A general theme in my research is building expert systems. Using my computational skills and my machine learning background, I collaborate with domain experts to help build custom domain-informed computational tools for their needs. I've had the pleasure to collaborate in a diverse set of fields with various requirements and challenges.
Computational Musicology
During my research internship at UPF Barcelona in 2015, I worked on an open source general-purpose classifier for non-Western classical music traditions, with example applications to Ottoman-Turkish Makam Music, Indian Hindustani & Carnatic Music and Jīngjù (Beijing Opera).
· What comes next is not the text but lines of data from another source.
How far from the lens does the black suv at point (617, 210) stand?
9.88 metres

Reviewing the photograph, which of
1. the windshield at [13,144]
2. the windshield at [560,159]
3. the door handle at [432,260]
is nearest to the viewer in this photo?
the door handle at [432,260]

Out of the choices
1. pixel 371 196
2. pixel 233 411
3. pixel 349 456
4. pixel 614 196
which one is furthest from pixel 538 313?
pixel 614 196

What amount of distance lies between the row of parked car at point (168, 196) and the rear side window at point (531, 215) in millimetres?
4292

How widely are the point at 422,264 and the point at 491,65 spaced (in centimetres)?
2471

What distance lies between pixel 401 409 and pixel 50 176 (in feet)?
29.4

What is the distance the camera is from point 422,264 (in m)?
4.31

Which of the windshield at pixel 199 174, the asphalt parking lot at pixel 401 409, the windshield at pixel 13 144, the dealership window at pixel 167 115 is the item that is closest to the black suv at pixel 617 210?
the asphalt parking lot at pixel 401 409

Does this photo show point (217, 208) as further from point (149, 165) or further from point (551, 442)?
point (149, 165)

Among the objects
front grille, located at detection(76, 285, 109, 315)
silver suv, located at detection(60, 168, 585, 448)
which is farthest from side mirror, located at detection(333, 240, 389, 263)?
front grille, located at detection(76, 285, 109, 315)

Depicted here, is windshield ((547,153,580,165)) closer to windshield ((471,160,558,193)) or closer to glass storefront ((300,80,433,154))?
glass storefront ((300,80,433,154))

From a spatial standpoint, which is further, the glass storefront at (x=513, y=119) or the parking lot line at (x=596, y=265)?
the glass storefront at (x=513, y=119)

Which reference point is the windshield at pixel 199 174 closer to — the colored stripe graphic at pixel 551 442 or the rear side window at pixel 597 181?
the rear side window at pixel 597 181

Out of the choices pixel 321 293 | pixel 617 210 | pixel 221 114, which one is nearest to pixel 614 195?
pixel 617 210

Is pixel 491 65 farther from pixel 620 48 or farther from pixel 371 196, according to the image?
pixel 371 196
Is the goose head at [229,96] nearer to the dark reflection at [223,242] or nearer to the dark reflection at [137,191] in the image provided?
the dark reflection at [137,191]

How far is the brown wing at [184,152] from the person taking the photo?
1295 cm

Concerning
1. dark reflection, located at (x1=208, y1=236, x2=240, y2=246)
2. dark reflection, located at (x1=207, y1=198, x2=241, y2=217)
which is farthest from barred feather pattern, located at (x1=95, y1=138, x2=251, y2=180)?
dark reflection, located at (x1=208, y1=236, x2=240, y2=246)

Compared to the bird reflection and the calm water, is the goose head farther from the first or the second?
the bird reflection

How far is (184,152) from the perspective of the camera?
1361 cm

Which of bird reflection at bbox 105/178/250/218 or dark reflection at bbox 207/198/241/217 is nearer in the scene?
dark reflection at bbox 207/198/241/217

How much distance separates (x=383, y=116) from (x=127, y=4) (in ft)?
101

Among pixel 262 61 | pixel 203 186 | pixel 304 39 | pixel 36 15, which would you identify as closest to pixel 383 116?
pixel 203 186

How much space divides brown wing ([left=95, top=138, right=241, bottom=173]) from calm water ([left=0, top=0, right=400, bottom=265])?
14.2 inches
I also had some exposure to music perception research during my time at Cognitive and Systematic Musicology Lab at OSU.
Multi-Armed Bandits (Reinforcement Machine Learning)
My undergraduate research was focused on the multi-armed bandit problem, a fundamental problem setting in the context of reinforcement/online machine learning. I studied various settings including graph diffusion models, active learning, multi-objective optimization and contextual learning. This work led to a series of publications and an open source graph diffusion simulation library for the so-called influence maximization problem. I was in charge of the computational work in this line of work.
Atmospheric Research
In 2024 Pythia Cookoff at NCAR, I worked on data collected on the dust concentration in the Saharan desert. This is a significant factor in the climate of a large area in Saharan Africa with far reaching ecological and social impacts. We analyzed decades long historical data to predict the dust levels and also its atmospheric consequences. Our results are summarized in a Pythia cookbook, which is an interactive computational tutorial.